___ Wybrany tekst ___

Łączna liczba wyświetleń

poniedziałek, 29 grudnia 2014

Aktualnie na żyłce

 Przed świętami zaczęłam dziergać sweterek na okrągło. Wróciłam do tej metody po kilkuletniej przerwie.
Sweter powstaje "z głowy", można powiedzieć, że nawet w trakcie dziergana dokonuję zmian. Ostatecznie ma to być prosty, niewielki gabarytowo sweterek o długości do bioderka. Taki do jeansów i do spódniczki.
Jak wyjdzie zobaczymy.
 Rękawki czekają na czerwonych niteczkach na swoją kolej. Mam plan robić je równolegle, równocześnie. A to aby uniknąć różnic w dodawaniu i odejmowaniu oczek w trakcie. Podobają mi się rękawy długości 7/8, jest to tzw elegancka długość rękawka. Nie jestem jednak wciąż przekonana czy w tym wypadku nie lepiej zrobić standardowo, aby nie mieć wrażenia chłodu w przykrótkim rękawku. Wyjdzie w trakcie :)  jak zwykle.

___ Podane informacje ___

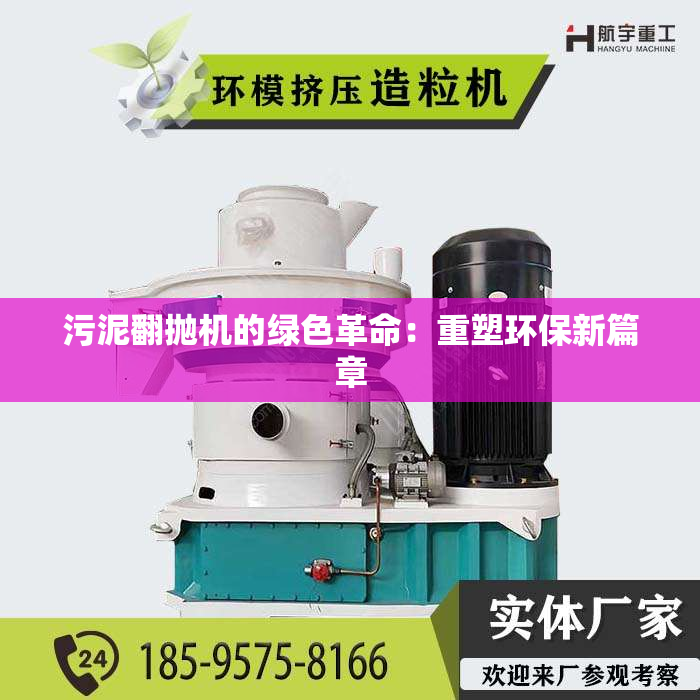 污泥翻抛机的绿色革命：重塑环保新篇章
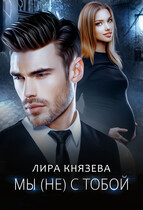 Мы (не) с тобой (Лира Князева)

___

Cel zadania | Przepisz z wpisu o dzierganiu swetra cały fragment od słów "Rękawki czekają na" aż do słów "trakcie :)  jak zwykle.". Zestawienie nie ma tu żadnego znaczenia.

Odpowiedź pisemna |
Rękawki czekają na czerwonych niteczkach na swoją kolej. Mam plan robić je równolegle, równocześnie. A to aby uniknąć różnic w dodawaniu i odejmowaniu oczek w trakcie. Podobają mi się rękawy długości 7/8, jest to tzw elegancka długość rękawka. Nie jestem jednak wciąż przekonana czy w tym wypadku nie lepiej zrobić standardowo, aby nie mieć wrażenia chłodu w przykrótkim rękawku. Wyjdzie w trakcie :)  jak zwykle.